▶ GIVEN EXERCISE: Render every line of the records below as a JSON list of strings, one string per line. Leave out blank lines and the picture lines.

[Scene question records]

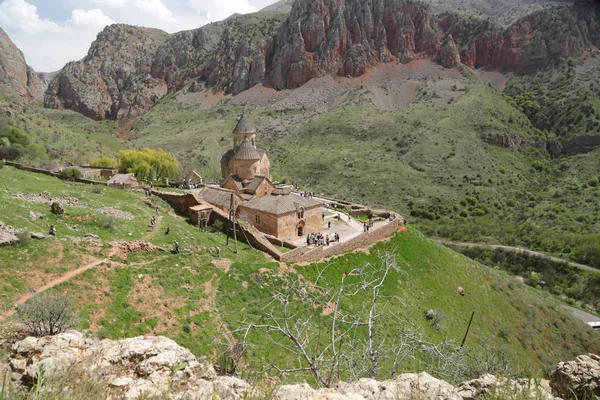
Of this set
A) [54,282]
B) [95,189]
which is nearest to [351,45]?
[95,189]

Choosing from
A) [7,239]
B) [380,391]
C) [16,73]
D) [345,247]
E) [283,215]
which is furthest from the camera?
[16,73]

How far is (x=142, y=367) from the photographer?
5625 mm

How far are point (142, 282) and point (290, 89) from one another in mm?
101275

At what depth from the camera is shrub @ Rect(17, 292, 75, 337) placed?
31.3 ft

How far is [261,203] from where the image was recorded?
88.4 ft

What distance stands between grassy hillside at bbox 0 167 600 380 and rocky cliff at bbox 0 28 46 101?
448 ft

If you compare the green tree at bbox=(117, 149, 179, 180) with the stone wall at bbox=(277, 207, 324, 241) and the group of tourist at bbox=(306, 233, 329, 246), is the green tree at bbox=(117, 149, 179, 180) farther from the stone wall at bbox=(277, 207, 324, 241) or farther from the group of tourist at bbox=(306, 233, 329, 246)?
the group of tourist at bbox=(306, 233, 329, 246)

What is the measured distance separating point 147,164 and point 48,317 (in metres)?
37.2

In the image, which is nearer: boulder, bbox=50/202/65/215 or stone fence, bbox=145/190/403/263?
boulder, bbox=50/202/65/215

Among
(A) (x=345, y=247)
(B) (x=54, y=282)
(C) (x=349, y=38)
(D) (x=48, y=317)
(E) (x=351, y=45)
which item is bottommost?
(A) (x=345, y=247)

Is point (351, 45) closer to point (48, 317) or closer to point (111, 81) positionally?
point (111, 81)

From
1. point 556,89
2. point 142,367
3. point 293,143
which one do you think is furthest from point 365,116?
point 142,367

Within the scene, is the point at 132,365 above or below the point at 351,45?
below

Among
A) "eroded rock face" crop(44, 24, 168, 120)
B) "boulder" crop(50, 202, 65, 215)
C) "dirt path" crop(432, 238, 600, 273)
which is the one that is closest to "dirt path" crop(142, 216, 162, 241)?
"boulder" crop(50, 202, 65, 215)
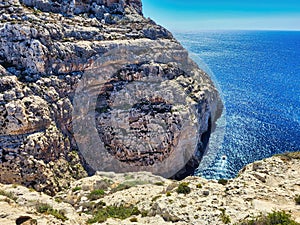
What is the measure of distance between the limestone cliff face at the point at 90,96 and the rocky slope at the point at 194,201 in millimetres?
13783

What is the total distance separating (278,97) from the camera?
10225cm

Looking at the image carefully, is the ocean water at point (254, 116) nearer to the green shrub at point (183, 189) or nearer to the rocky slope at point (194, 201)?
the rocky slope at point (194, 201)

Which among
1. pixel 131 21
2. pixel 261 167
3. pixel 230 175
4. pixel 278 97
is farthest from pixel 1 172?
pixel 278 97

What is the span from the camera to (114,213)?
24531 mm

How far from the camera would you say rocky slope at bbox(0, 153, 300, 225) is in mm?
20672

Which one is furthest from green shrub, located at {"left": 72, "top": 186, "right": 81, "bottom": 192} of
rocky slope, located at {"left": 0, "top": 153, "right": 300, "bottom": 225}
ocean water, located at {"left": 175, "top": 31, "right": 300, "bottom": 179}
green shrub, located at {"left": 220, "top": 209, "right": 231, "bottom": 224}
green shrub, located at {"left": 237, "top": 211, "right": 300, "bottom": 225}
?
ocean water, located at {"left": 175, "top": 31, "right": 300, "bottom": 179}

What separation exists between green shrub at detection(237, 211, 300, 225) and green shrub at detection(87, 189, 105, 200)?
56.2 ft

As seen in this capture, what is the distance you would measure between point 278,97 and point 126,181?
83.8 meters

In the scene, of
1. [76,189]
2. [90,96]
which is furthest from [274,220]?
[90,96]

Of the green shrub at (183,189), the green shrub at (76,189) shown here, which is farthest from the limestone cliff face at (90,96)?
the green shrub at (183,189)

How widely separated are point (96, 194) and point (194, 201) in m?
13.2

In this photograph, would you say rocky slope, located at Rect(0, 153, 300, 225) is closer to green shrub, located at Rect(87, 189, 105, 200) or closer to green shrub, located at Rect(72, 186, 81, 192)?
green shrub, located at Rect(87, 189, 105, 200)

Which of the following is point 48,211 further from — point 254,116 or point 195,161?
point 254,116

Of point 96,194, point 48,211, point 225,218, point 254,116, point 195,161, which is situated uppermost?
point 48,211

▶ OUTPUT FOR THIS EXERCISE:
[
  "Of this set",
  "A) [54,282]",
  "B) [95,189]",
  "which is nearest to [351,45]?",
  "[95,189]",
  "Choosing from",
  "A) [7,239]",
  "B) [380,391]",
  "C) [16,73]",
  "D) [345,247]",
  "E) [283,215]",
  "which is furthest from the camera?",
  "[16,73]",
  "How far is (x=142, y=367) from the photographer?",
  "5625 mm",
  "How far are point (142, 282) and point (290, 89) from one another in mm?",
  "101275",
  "At what depth from the camera is shrub @ Rect(17, 292, 75, 337) placed?",
  "31.3 ft",
  "How far is [261,203] from where the image was recorded?",
  "88.4 ft",
  "What distance stands between grassy hillside at bbox 0 167 600 380 and rocky cliff at bbox 0 28 46 101?",
  "448 ft",
  "If you compare the green tree at bbox=(117, 149, 179, 180) with the stone wall at bbox=(277, 207, 324, 241) and the group of tourist at bbox=(306, 233, 329, 246), is the green tree at bbox=(117, 149, 179, 180) farther from the stone wall at bbox=(277, 207, 324, 241) or farther from the group of tourist at bbox=(306, 233, 329, 246)?",
  "the group of tourist at bbox=(306, 233, 329, 246)",
  "What is the measured distance separating point 147,164 and point 48,317 (in metres)?",
  "37.2",
  "In the image, which is nearer: boulder, bbox=50/202/65/215 or stone fence, bbox=145/190/403/263?",
  "boulder, bbox=50/202/65/215",
  "Among",
  "(A) (x=345, y=247)",
  "(B) (x=54, y=282)",
  "(C) (x=349, y=38)",
  "(D) (x=48, y=317)",
  "(E) (x=351, y=45)",
  "which item is bottommost?",
  "(A) (x=345, y=247)",
  "Is point (351, 45) closer to point (48, 317) or closer to point (111, 81) positionally?",
  "point (111, 81)",
  "From",
  "1. point 556,89",
  "2. point 142,367",
  "3. point 293,143",
  "which one do you think is furthest from point 365,116?",
  "point 142,367",
  "Within the scene, is the point at 132,365 above or below the point at 351,45?",
  "below",
  "Among",
  "A) \"eroded rock face\" crop(44, 24, 168, 120)",
  "B) \"boulder\" crop(50, 202, 65, 215)",
  "C) \"dirt path\" crop(432, 238, 600, 273)",
  "which is the one that is closest to \"dirt path\" crop(142, 216, 162, 241)?",
  "\"boulder\" crop(50, 202, 65, 215)",
  "What is the measure of distance between the limestone cliff face at the point at 90,96 and the rocky slope at the point at 194,201 in millimetres?",
  "13783",
  "What is the total distance separating (278,97) from the camera?",
  "10225cm",
  "Looking at the image carefully, is the ocean water at point (254, 116) nearer to the green shrub at point (183, 189) or nearer to the rocky slope at point (194, 201)?",
  "the rocky slope at point (194, 201)",
  "Which among",
  "1. pixel 131 21",
  "2. pixel 261 167",
  "3. pixel 230 175",
  "4. pixel 278 97",
  "is farthest from pixel 1 172?",
  "pixel 278 97",
  "What is the span from the camera to (114,213)?",
  "24531 mm",
  "How far from the camera would you say rocky slope at bbox(0, 153, 300, 225) is in mm?",
  "20672",
  "Which one is furthest from green shrub, located at {\"left\": 72, \"top\": 186, \"right\": 81, \"bottom\": 192} of",
  "rocky slope, located at {\"left\": 0, \"top\": 153, \"right\": 300, \"bottom\": 225}",
  "ocean water, located at {\"left\": 175, \"top\": 31, \"right\": 300, \"bottom\": 179}",
  "green shrub, located at {\"left\": 220, \"top\": 209, \"right\": 231, \"bottom\": 224}",
  "green shrub, located at {\"left\": 237, \"top\": 211, \"right\": 300, \"bottom\": 225}",
  "?",
  "ocean water, located at {\"left\": 175, \"top\": 31, \"right\": 300, \"bottom\": 179}",
  "What separation exists between green shrub at detection(237, 211, 300, 225) and green shrub at detection(87, 189, 105, 200)?",
  "56.2 ft",
  "As seen in this capture, what is the distance you would measure between point 278,97 and point 126,181?",
  "83.8 meters",
  "In the scene, of",
  "1. [76,189]",
  "2. [90,96]",
  "which is furthest from [274,220]?",
  "[90,96]",
  "Of the green shrub at (183,189), the green shrub at (76,189) shown here, which is farthest from the limestone cliff face at (90,96)?",
  "the green shrub at (183,189)",
  "How widely separated are point (96, 194) and point (194, 201) in m?",
  "13.2",
  "In this photograph, would you say rocky slope, located at Rect(0, 153, 300, 225) is closer to green shrub, located at Rect(87, 189, 105, 200) or closer to green shrub, located at Rect(72, 186, 81, 192)?",
  "green shrub, located at Rect(87, 189, 105, 200)",
  "Which of the following is point 48,211 further from — point 254,116 or point 195,161?",
  "point 254,116",
  "Of point 96,194, point 48,211, point 225,218, point 254,116, point 195,161, which is situated uppermost?",
  "point 48,211"
]